OBJECTIVE →
Reproduce each of the items below word for word, line by line, without changing anything.

RECORDED DATA →
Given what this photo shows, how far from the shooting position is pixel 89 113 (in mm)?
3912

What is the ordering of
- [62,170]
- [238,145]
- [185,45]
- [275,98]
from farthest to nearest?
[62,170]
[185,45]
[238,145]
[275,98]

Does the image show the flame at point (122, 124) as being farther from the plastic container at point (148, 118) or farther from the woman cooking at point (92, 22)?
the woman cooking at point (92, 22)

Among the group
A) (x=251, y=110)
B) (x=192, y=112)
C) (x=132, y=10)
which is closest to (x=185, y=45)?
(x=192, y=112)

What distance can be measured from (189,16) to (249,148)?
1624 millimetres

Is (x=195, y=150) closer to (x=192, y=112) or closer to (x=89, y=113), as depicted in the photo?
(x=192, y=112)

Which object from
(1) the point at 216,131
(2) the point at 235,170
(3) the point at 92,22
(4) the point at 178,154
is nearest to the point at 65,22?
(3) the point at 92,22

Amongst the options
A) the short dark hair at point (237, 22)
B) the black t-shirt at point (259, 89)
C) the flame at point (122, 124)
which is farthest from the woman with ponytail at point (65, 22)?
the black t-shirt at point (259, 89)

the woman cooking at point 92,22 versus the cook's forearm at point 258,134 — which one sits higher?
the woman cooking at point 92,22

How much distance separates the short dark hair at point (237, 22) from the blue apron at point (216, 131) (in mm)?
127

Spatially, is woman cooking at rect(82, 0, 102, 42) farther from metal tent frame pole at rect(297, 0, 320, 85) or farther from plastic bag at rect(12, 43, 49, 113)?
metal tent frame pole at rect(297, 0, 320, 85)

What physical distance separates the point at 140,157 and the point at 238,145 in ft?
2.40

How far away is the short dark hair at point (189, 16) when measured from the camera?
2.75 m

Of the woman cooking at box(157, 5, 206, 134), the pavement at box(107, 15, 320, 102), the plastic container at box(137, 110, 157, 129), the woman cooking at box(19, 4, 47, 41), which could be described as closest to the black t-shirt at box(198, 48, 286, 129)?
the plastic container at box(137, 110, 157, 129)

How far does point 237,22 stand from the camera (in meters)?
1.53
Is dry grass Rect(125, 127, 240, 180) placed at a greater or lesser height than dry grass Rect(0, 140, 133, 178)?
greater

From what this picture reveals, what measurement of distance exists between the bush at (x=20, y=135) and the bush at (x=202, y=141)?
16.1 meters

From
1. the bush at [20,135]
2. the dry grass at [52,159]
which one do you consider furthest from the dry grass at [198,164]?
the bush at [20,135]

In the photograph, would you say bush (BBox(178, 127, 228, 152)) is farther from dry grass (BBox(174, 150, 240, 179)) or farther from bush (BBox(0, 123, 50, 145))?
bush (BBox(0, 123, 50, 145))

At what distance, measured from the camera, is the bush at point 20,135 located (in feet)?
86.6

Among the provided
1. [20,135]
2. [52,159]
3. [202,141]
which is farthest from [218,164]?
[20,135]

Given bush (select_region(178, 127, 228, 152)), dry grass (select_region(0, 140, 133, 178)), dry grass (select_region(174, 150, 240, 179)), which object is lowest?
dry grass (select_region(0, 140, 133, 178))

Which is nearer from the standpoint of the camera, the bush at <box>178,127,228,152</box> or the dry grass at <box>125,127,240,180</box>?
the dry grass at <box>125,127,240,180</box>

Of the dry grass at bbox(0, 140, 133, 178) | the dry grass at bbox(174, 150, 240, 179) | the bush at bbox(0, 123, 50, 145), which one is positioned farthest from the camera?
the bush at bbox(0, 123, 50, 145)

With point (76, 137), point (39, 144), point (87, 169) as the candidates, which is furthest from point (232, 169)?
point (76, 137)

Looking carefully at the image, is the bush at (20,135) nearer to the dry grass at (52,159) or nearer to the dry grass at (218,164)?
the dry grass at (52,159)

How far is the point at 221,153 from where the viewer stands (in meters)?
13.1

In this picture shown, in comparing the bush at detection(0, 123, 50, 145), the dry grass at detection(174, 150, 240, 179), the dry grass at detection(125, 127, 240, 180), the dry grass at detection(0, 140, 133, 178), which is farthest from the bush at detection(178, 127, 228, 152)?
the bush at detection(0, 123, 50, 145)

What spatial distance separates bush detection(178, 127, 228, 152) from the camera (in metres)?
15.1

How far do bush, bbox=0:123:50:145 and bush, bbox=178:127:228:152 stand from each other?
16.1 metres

RESULT OF THIS TASK →
Given what this photo shows, how far from the shooting position is pixel 89 113 (in mm)?
3912

What is the ordering of
- [62,170]
- [238,145]
- [185,45]
- [275,98]
from farthest to nearest?
[62,170]
[185,45]
[238,145]
[275,98]

Does the image show the flame at point (122, 124) as being farther from the plastic container at point (148, 118) or farther from the woman cooking at point (92, 22)?
the woman cooking at point (92, 22)

Among the group
A) (x=251, y=110)
B) (x=192, y=112)
C) (x=132, y=10)
which is closest to (x=185, y=45)?
(x=192, y=112)

What distance can be measured from (189,16) to (249,148)?
1624 millimetres

Is (x=195, y=150) closer to (x=192, y=112) or closer to (x=89, y=113), as depicted in the photo?
(x=192, y=112)

Which object from
(1) the point at 216,131
(2) the point at 235,170
(3) the point at 92,22
(4) the point at 178,154
is nearest to the point at 65,22?
(3) the point at 92,22

Amongst the options
A) the short dark hair at point (237, 22)
B) the black t-shirt at point (259, 89)
C) the flame at point (122, 124)
which is farthest from the woman with ponytail at point (65, 22)?
the black t-shirt at point (259, 89)

the woman cooking at point 92,22 versus the cook's forearm at point 258,134 — which one sits higher?
the woman cooking at point 92,22

How much distance separates the short dark hair at point (237, 22) from the blue apron at point (216, 131) (in mm)?
127

Spatially, is woman cooking at rect(82, 0, 102, 42) farther from metal tent frame pole at rect(297, 0, 320, 85) or farther from plastic bag at rect(12, 43, 49, 113)?
metal tent frame pole at rect(297, 0, 320, 85)

What physical distance separates the point at 140,157 and the point at 238,145 in ft?
2.40

How far away is the short dark hair at point (189, 16) when measured from the camera?
2.75 m

Of the woman cooking at box(157, 5, 206, 134), the pavement at box(107, 15, 320, 102), the plastic container at box(137, 110, 157, 129), the woman cooking at box(19, 4, 47, 41), which could be described as closest to the black t-shirt at box(198, 48, 286, 129)?
the plastic container at box(137, 110, 157, 129)

How far does point 237,22 stand from the camera (in meters)?
1.53
Is dry grass Rect(125, 127, 240, 180) placed at a greater or lesser height than dry grass Rect(0, 140, 133, 178)?
greater

From what this picture reveals, what measurement of distance exists between the bush at (x=20, y=135) and the bush at (x=202, y=141)?
16.1 meters

From
1. the bush at [20,135]
2. the dry grass at [52,159]
which one do you consider furthest from the dry grass at [198,164]?
the bush at [20,135]

In the photograph, would you say bush (BBox(178, 127, 228, 152)) is farther from dry grass (BBox(174, 150, 240, 179)) or farther from bush (BBox(0, 123, 50, 145))?
bush (BBox(0, 123, 50, 145))

At what distance, measured from the camera, is the bush at point 20,135 located (in feet)?
86.6

Among the provided
1. [20,135]
2. [52,159]
3. [202,141]
which is farthest from [218,164]?
[20,135]

Given bush (select_region(178, 127, 228, 152)), dry grass (select_region(0, 140, 133, 178)), dry grass (select_region(174, 150, 240, 179)), which object is lowest?
dry grass (select_region(0, 140, 133, 178))

Which is nearer from the standpoint of the camera, the bush at <box>178,127,228,152</box> or the dry grass at <box>125,127,240,180</box>?
the dry grass at <box>125,127,240,180</box>

Of the dry grass at bbox(0, 140, 133, 178) | the dry grass at bbox(174, 150, 240, 179) | the bush at bbox(0, 123, 50, 145), which one is positioned farthest from the camera?
the bush at bbox(0, 123, 50, 145)

With point (76, 137), point (39, 144), point (87, 169) as the candidates, which is furthest from point (232, 169)?
point (76, 137)

Looking carefully at the image, is the bush at (20,135) nearer to the dry grass at (52,159) or nearer to the dry grass at (218,164)?
the dry grass at (52,159)

How far is the point at 221,153 from where the viewer stands (in meters)?
13.1

In this picture shown, in comparing the bush at detection(0, 123, 50, 145), the dry grass at detection(174, 150, 240, 179), the dry grass at detection(125, 127, 240, 180), the dry grass at detection(0, 140, 133, 178), which is farthest from the bush at detection(178, 127, 228, 152)?
the bush at detection(0, 123, 50, 145)

What spatial distance separates bush detection(178, 127, 228, 152) from the camera (in metres)?
15.1

How far do bush, bbox=0:123:50:145 and bush, bbox=178:127:228:152 stand from each other?
16.1 metres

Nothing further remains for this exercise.